One last go-around with ‘The Kid’

This column was originally published in The Carroll News on November 19, 2009.
Of all the things that passed along the bottom ticker on ESPN last week, one thing in particular caught my eye: Ken Griffey Jr., who will celebrate his 40th birthday on Saturday, is returning to the Seattle Mariners for his 22nd season.

It’s tough to believe that ‘The Kid’ is going to be 40, and that the once unstoppable force was relegated to hitting just .221 last season. Some fans think he’s ruining his legacy by sticking around and showing just a shadow of his old self.

Not me.

Griffey was the one guy who made baseball look fun. He always had a swagger about him and everything he did, even if it was just chewing gum, looked cool. I think most young boys tried to duplicate that famous batting stance of his.

On the field, he did it all. He hit balls that went a country mile, ran the bases with blazing speed and tracked down balls in the outfield that nobody else could have made a play on.

And sadly, he can’t do those things anymore. But he’s 40, so he isn’t supposed to be able to physically do what he did when he was 25. I think that’s the best part about him.

In 2004, the season in which Barry Bonds turned 40, he hit .362 with 45 home runs and 101 RBI. Maybe he had great genetics, but there’s something a little fishy about that.

Griffey’s body looks 40. His name has never really come up in the steroid conversation. If it ever surfaces that he did use performance enhancing drugs, that might be the final straw for a lot of baseball fans.

From the days of our childhood that were dominated by Bonds, Griffey, Mark McGwire and Sammy Sosa, Griffey is the only one that we have reason to believe was clean.

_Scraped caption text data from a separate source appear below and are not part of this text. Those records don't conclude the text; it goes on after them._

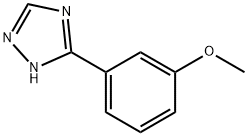 3-(3-Methoxy-phenyl)-1H-[1,2,4]triazole Struktur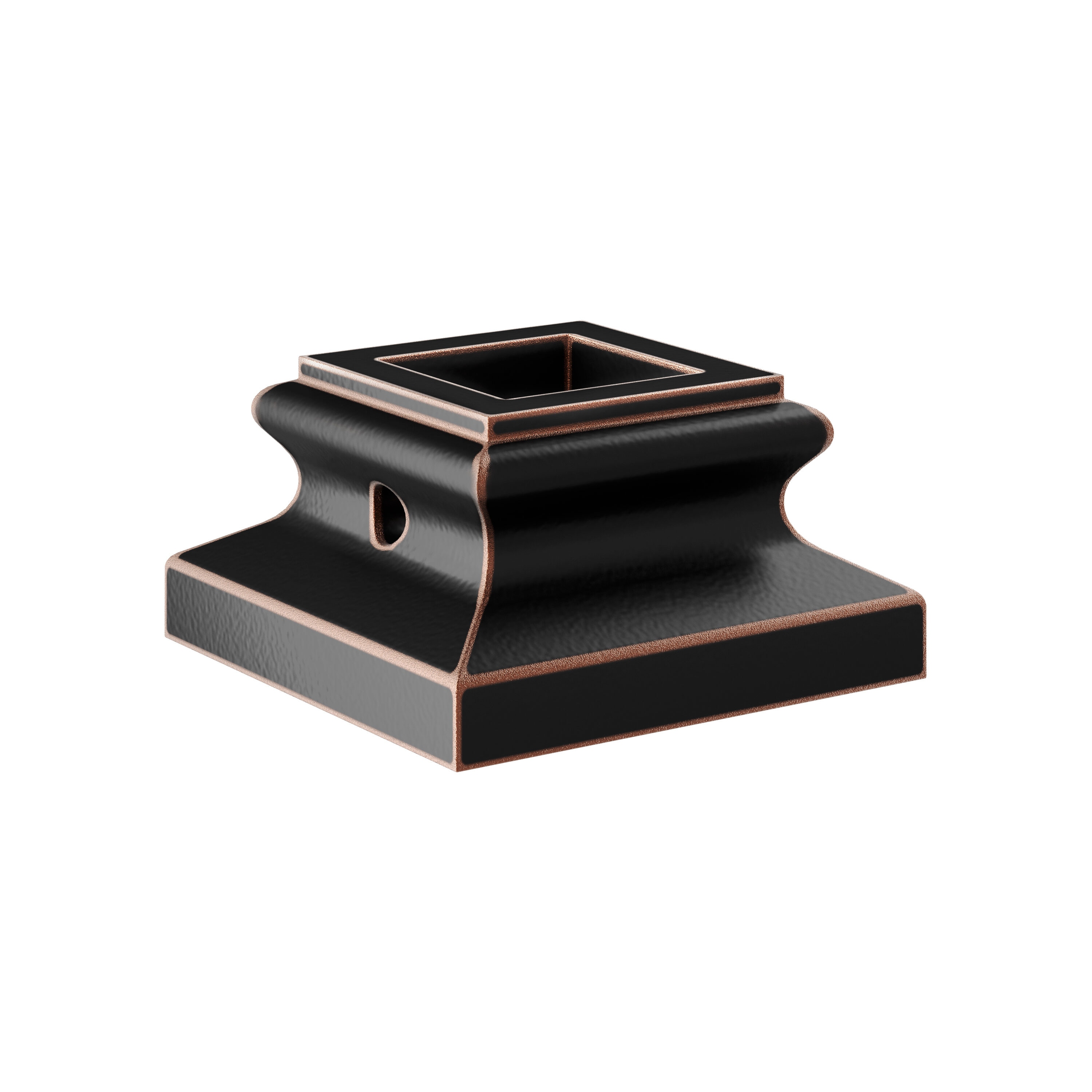 Crown Heritage 4982811RC 0.9843-in x 1.8504-in Rubbed Copper Steel Stair Baluster Shoe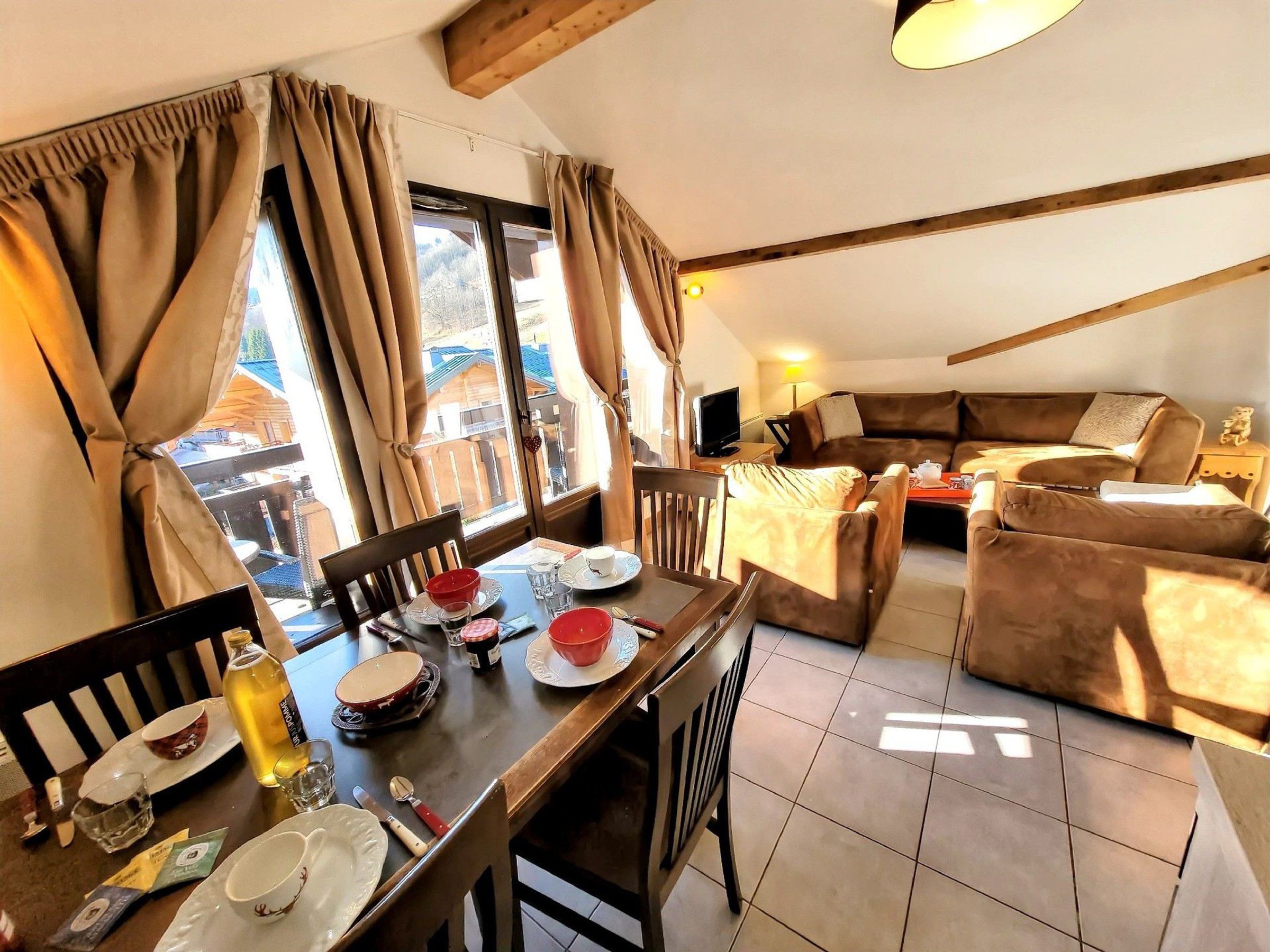 Appartement 4 pièces 8 personnes avec balcon - Résidence FERMES EMIGUY - Les Gets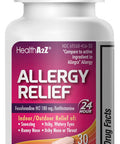 HealthA2Z Fexofenadine HCl 180mg 24-Hour Allergy Relief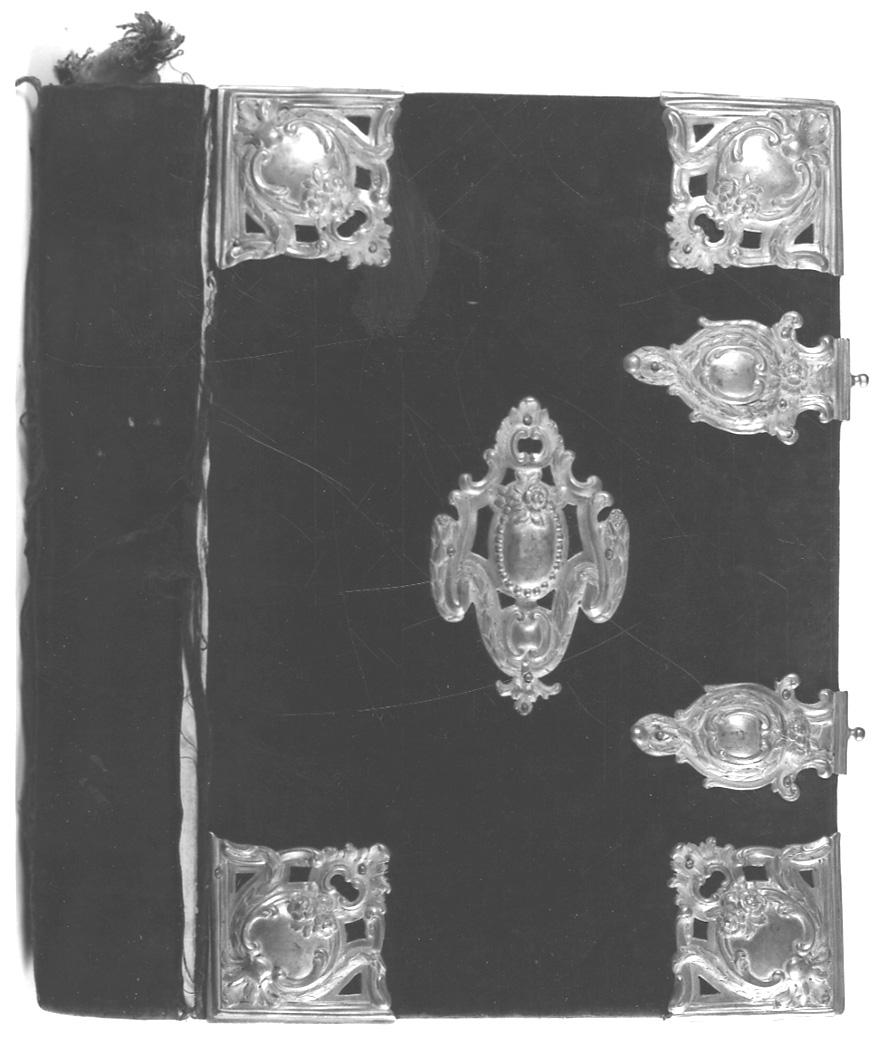 coperta di libro liturgico, opera isolata - ambito tedesco (seconda metà sec. XIX)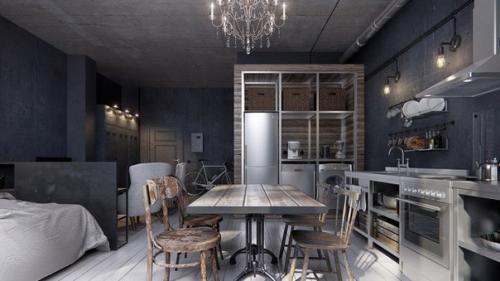 Интерьер квартиры от студии Int2 в Москве. 01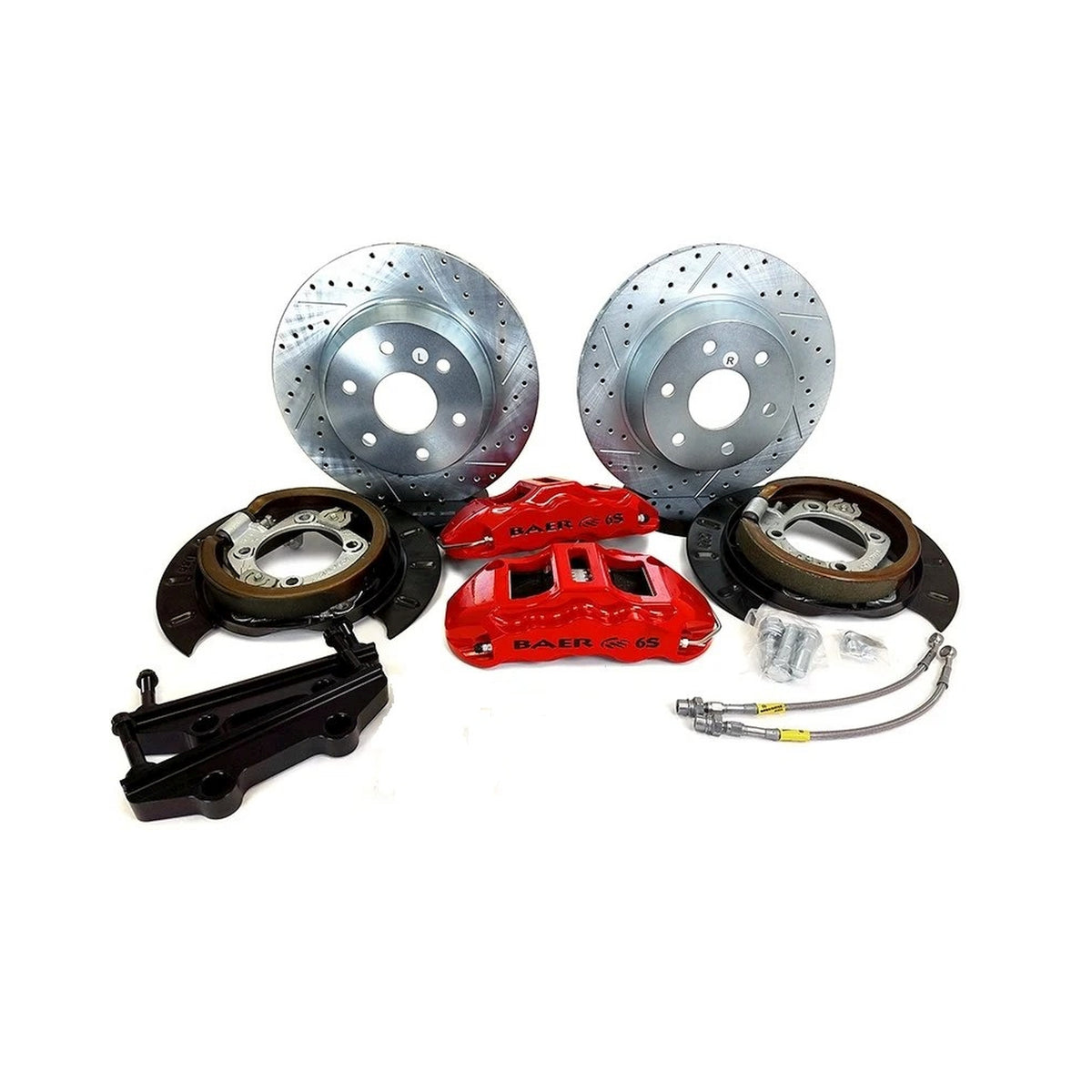 Baer Brakes 14inch Ext Rear Brake Kit HO SDZ 4302135HO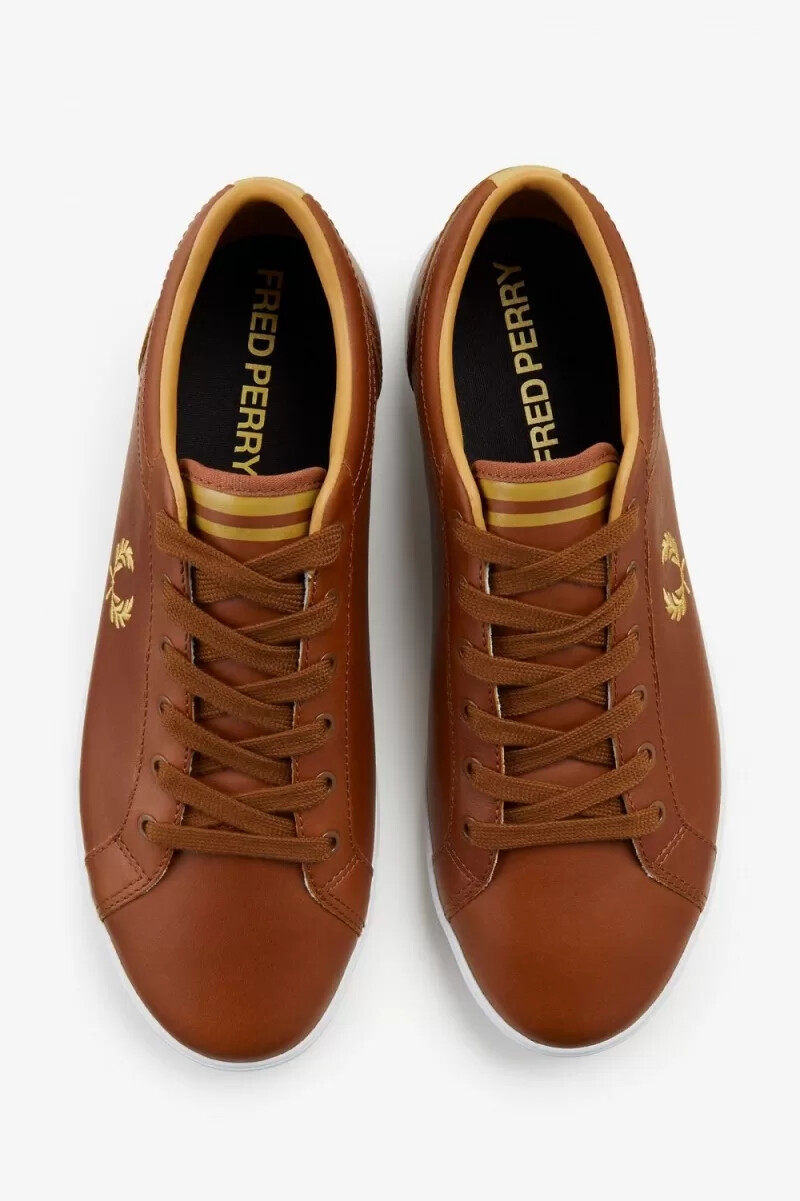 fred perry baseline herren-tennisschuhe hellbraun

So with Junior coming back for another year, probably his one last go-round, it will be bittersweet. We’ll get another opportunity to see a player that so many of us idolized as kids.

He will be just a shell of his old self, but that’s not what we are going to remember.

When we are old and gray and look back at all the athletes we had the chance to see over our lifetime, he’s probably going to be one we will talk about.

We got to see his rise and fall, but what a ride it was in between.